[DATA FOR ANALYSIS]:

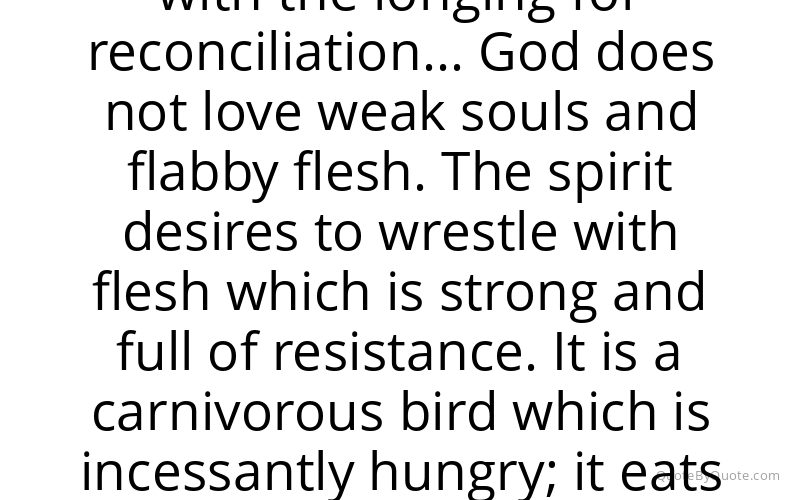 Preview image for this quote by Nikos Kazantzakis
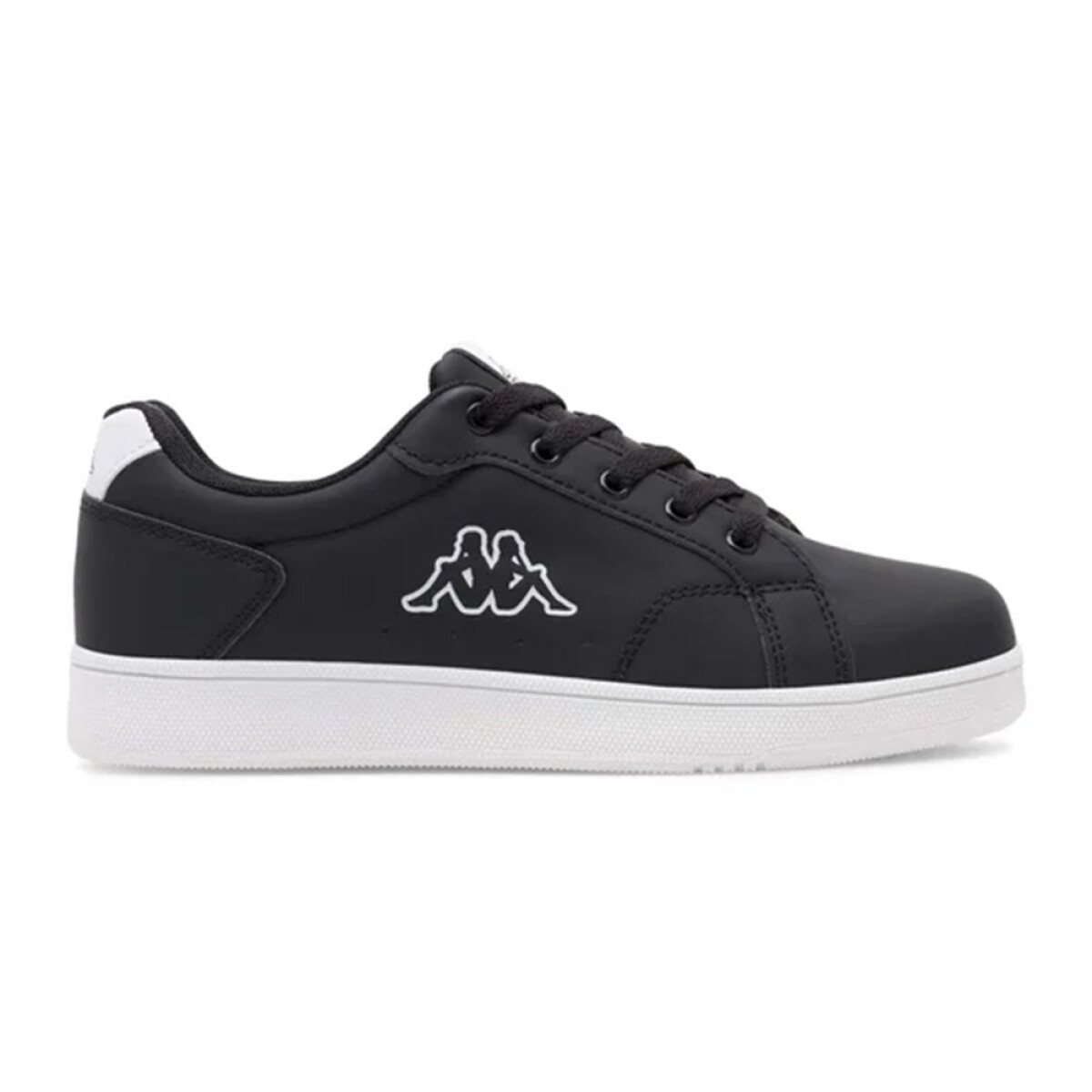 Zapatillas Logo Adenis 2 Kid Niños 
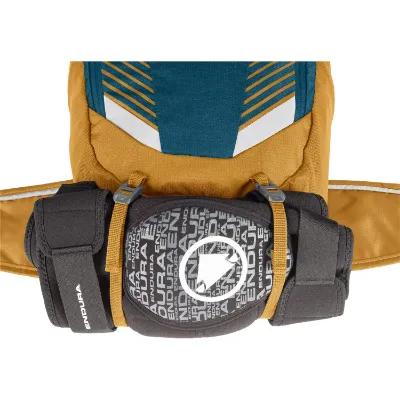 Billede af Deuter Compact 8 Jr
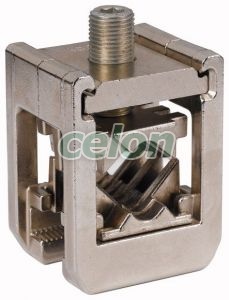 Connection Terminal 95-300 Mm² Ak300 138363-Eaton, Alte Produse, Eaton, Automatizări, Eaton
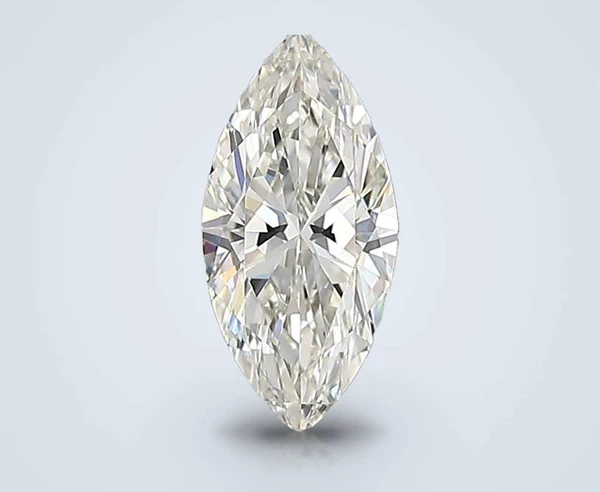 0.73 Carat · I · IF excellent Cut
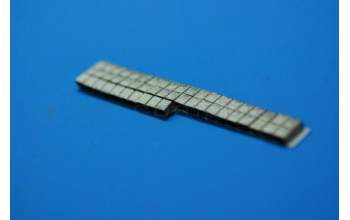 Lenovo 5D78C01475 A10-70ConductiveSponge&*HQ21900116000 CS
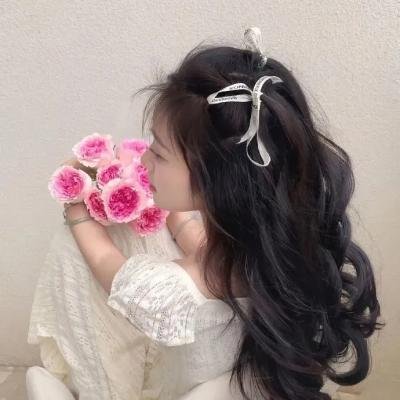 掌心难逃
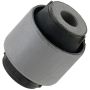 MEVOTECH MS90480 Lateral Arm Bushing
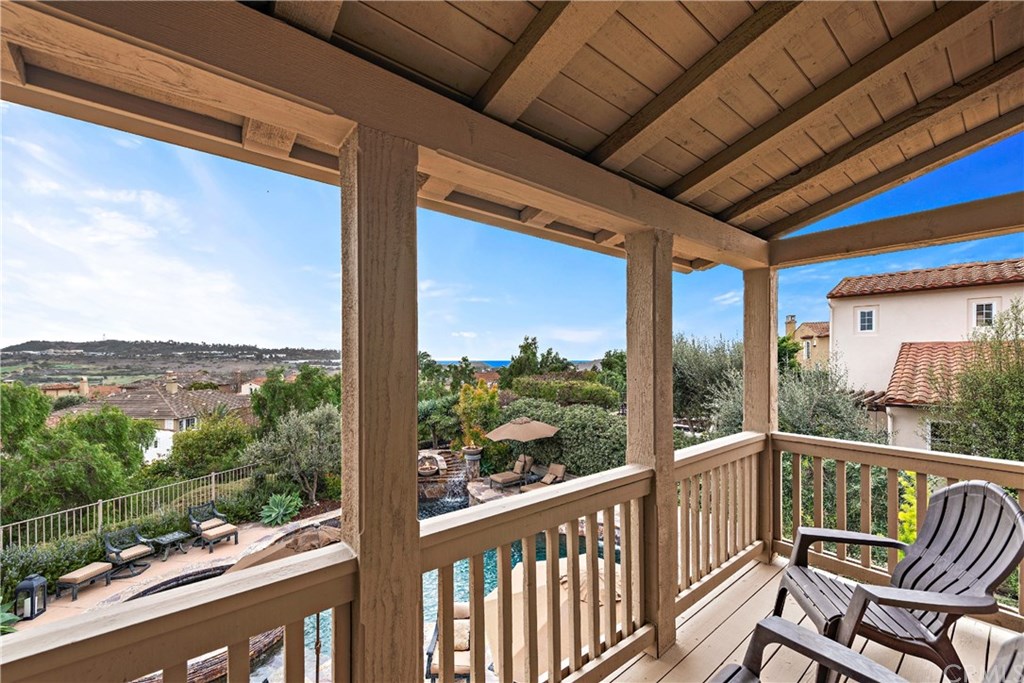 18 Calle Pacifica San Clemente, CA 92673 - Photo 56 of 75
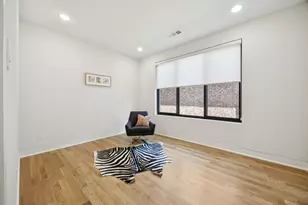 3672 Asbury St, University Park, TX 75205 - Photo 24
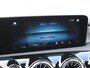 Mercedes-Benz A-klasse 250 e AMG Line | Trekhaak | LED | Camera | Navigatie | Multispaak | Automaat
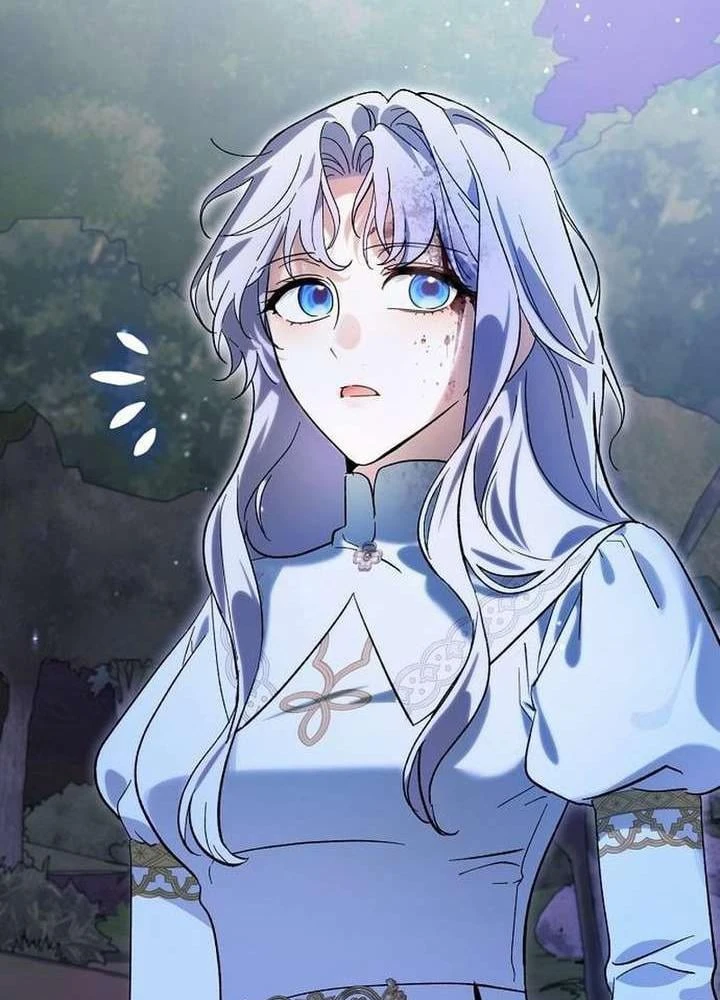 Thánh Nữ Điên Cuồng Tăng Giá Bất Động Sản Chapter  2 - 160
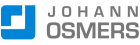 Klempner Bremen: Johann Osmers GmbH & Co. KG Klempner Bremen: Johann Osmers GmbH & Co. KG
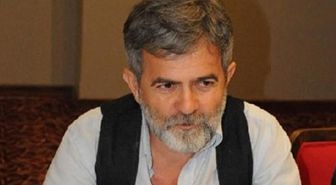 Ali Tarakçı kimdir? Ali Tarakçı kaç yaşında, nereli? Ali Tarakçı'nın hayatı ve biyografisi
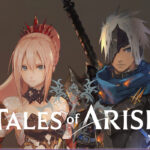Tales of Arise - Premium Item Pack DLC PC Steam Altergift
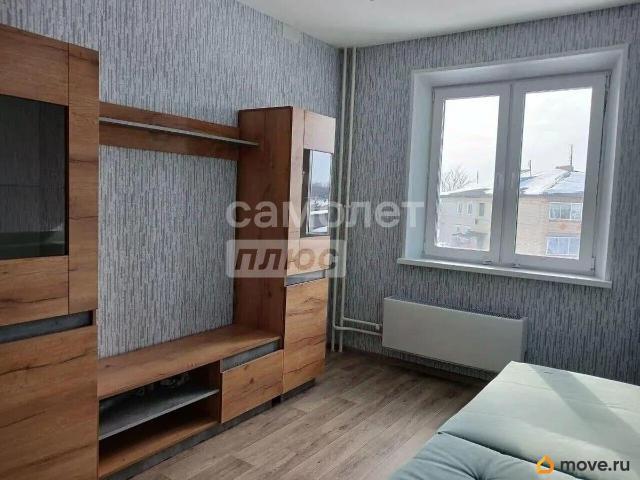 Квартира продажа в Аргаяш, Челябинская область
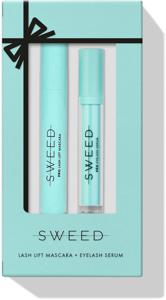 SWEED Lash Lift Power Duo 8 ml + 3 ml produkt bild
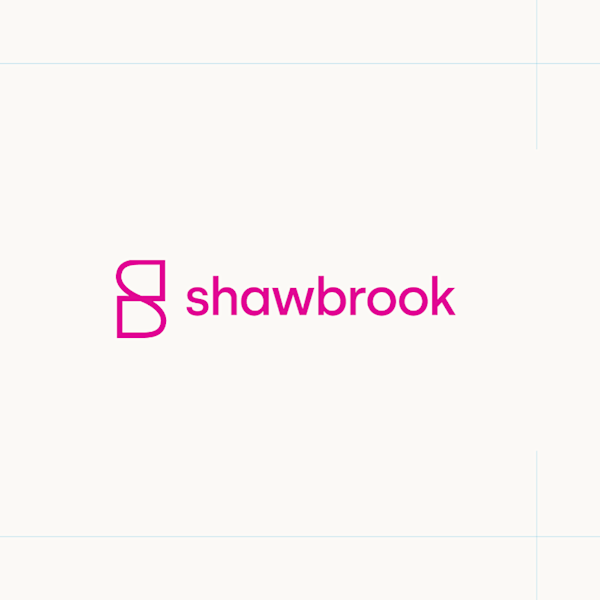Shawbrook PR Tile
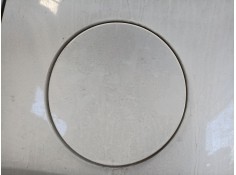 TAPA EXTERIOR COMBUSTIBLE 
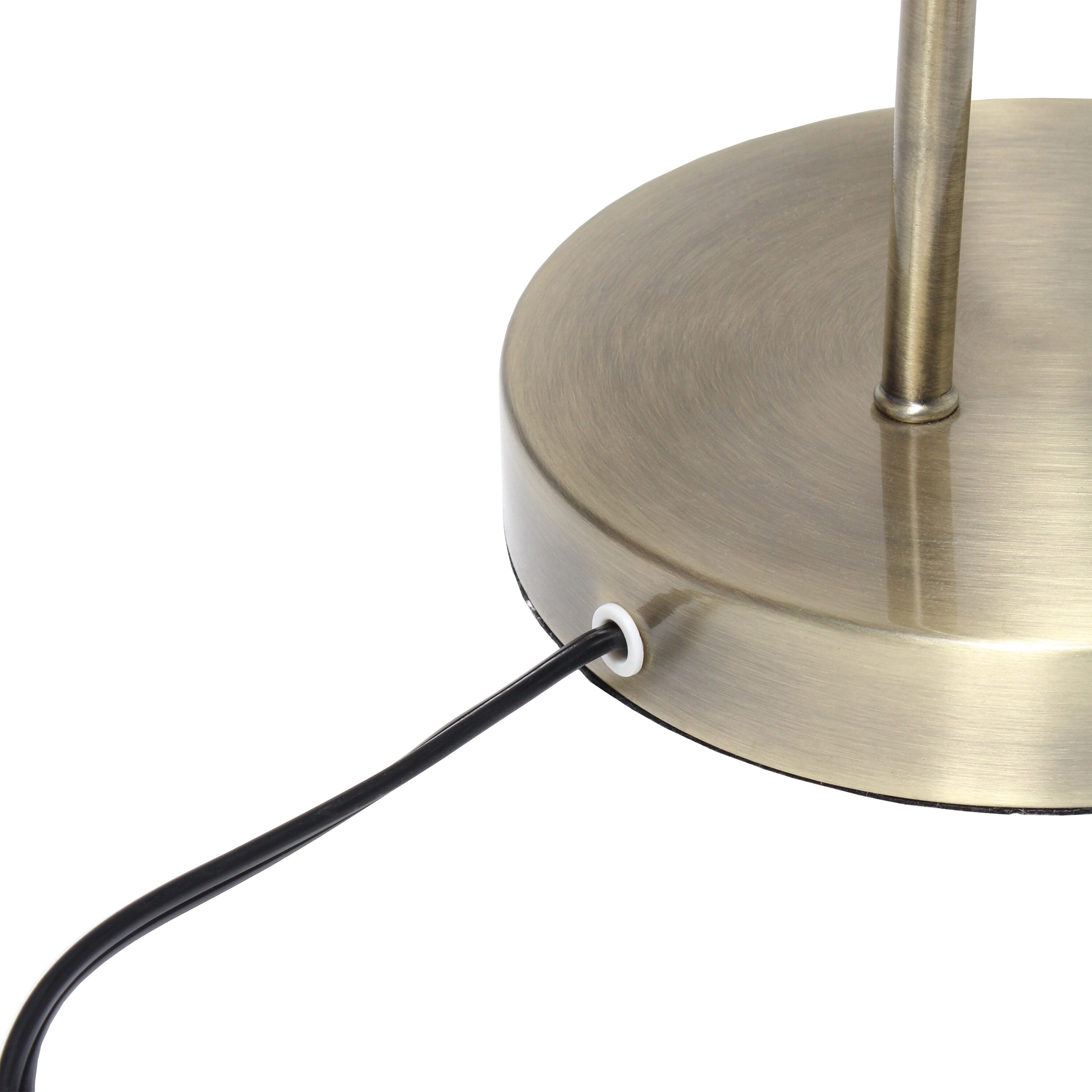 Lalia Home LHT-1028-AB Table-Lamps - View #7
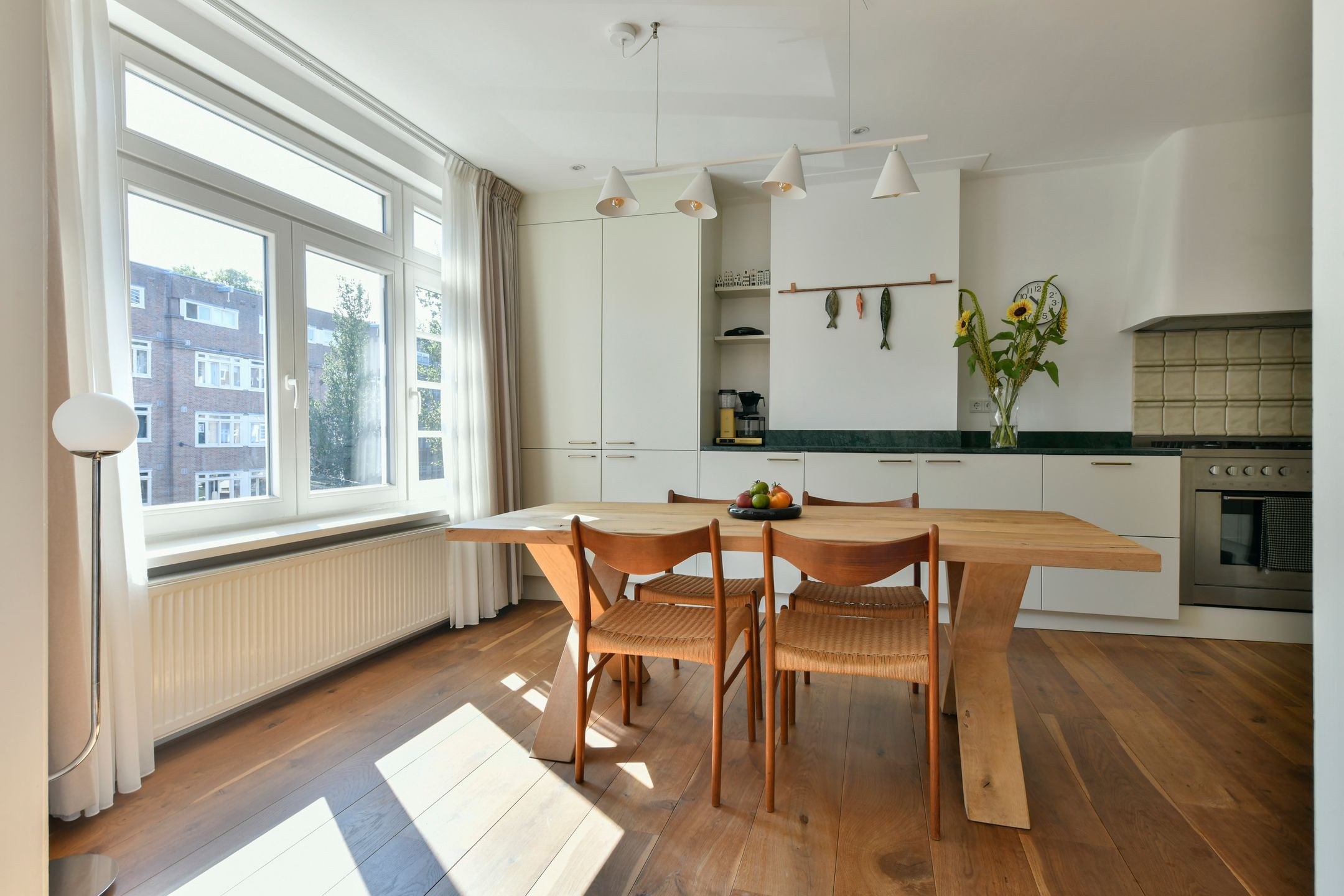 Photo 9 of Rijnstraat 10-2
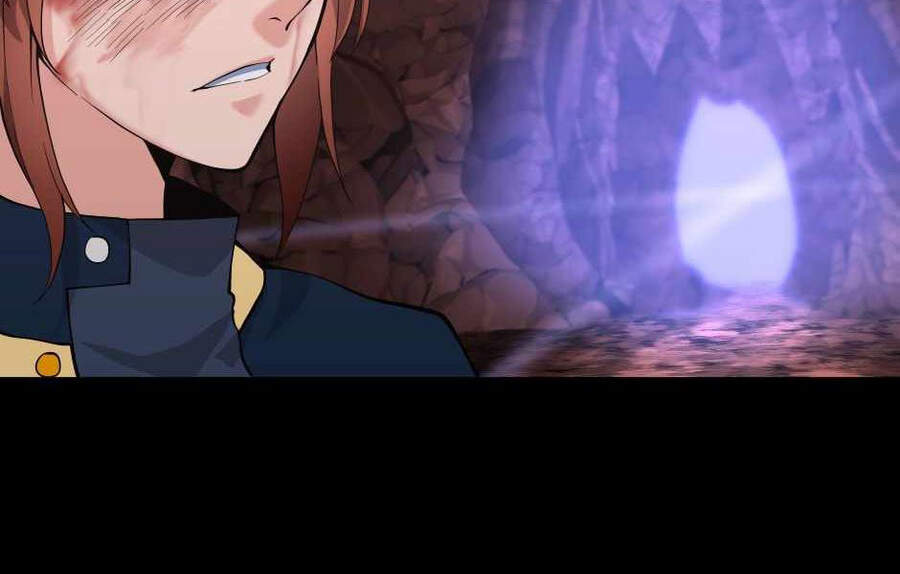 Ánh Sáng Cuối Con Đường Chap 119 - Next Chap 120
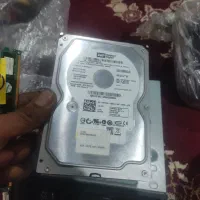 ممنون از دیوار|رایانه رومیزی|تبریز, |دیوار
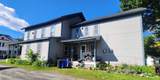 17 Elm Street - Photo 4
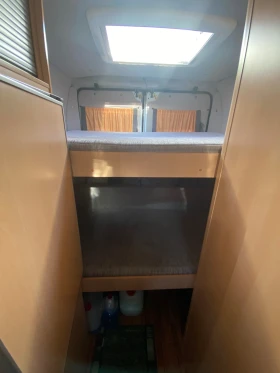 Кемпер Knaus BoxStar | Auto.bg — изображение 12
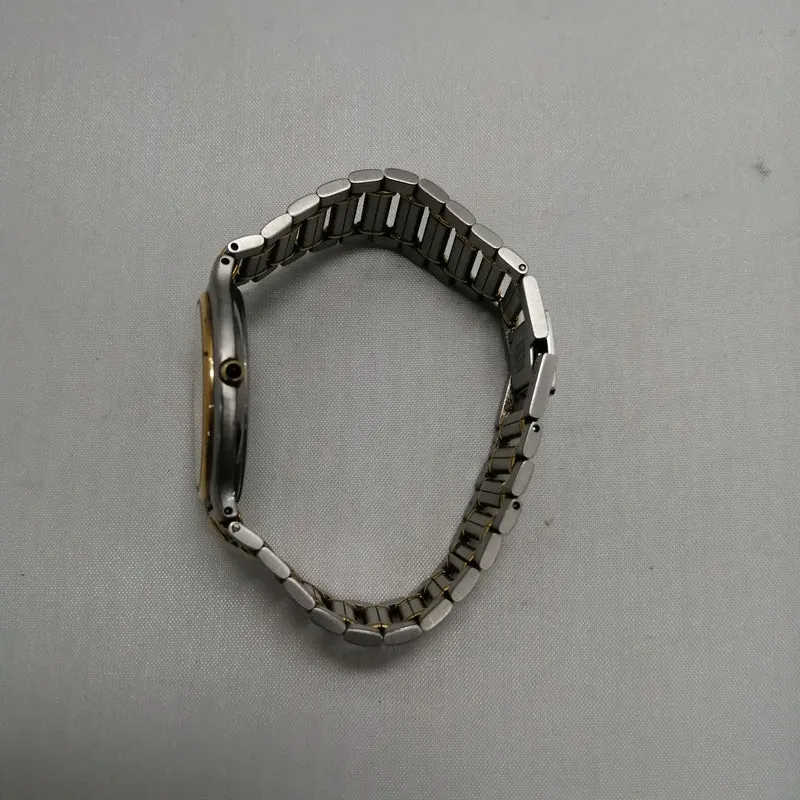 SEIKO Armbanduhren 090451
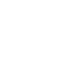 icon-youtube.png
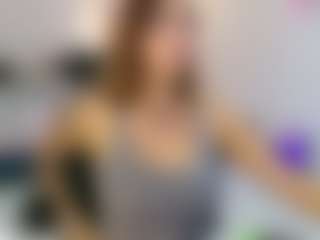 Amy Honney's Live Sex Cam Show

[PROBLEM DETAILS]: Set down every one of the lines above word for word, leaving out the pictures.

[SOLUTION FOR THIS EXERCISE]:
 Preview image for this quote by Nikos Kazantzakis
 Zapatillas Logo Adenis 2 Kid Niños 
 Billede af Deuter Compact 8 Jr
 Connection Terminal 95-300 Mm² Ak300 138363-Eaton, Alte Produse, Eaton, Automatizări, Eaton
 0.73 Carat · I · IF excellent Cut
 Lenovo 5D78C01475 A10-70ConductiveSponge&*HQ21900116000 CS
 掌心难逃
 MEVOTECH MS90480 Lateral Arm Bushing
 18 Calle Pacifica San Clemente, CA 92673 - Photo 56 of 75
 3672 Asbury St, University Park, TX 75205 - Photo 24
 Mercedes-Benz A-klasse 250 e AMG Line | Trekhaak | LED | Camera | Navigatie | Multispaak | Automaat
 Thánh Nữ Điên Cuồng Tăng Giá Bất Động Sản Chapter  2 - 160
 Klempner Bremen: Johann Osmers GmbH & Co. KG Klempner Bremen: Johann Osmers GmbH & Co. KG
 Ali Tarakçı kimdir? Ali Tarakçı kaç yaşında, nereli? Ali Tarakçı'nın hayatı ve biyografisi
Tales of Arise - Premium Item Pack DLC PC Steam Altergift
 Квартира продажа в Аргаяш, Челябинская область
 SWEED Lash Lift Power Duo 8 ml + 3 ml produkt bild
Shawbrook PR Tile
 TAPA EXTERIOR COMBUSTIBLE 
 Lalia Home LHT-1028-AB Table-Lamps - View #7
 Photo 9 of Rijnstraat 10-2
 Ánh Sáng Cuối Con Đường Chap 119 - Next Chap 120
 ممنون از دیوار|رایانه رومیزی|تبریز, |دیوار
 17 Elm Street - Photo 4
 Кемпер Knaus BoxStar | Auto.bg — изображение 12
 SEIKO Armbanduhren 090451
 icon-youtube.png
 Amy Honney's Live Sex Cam Show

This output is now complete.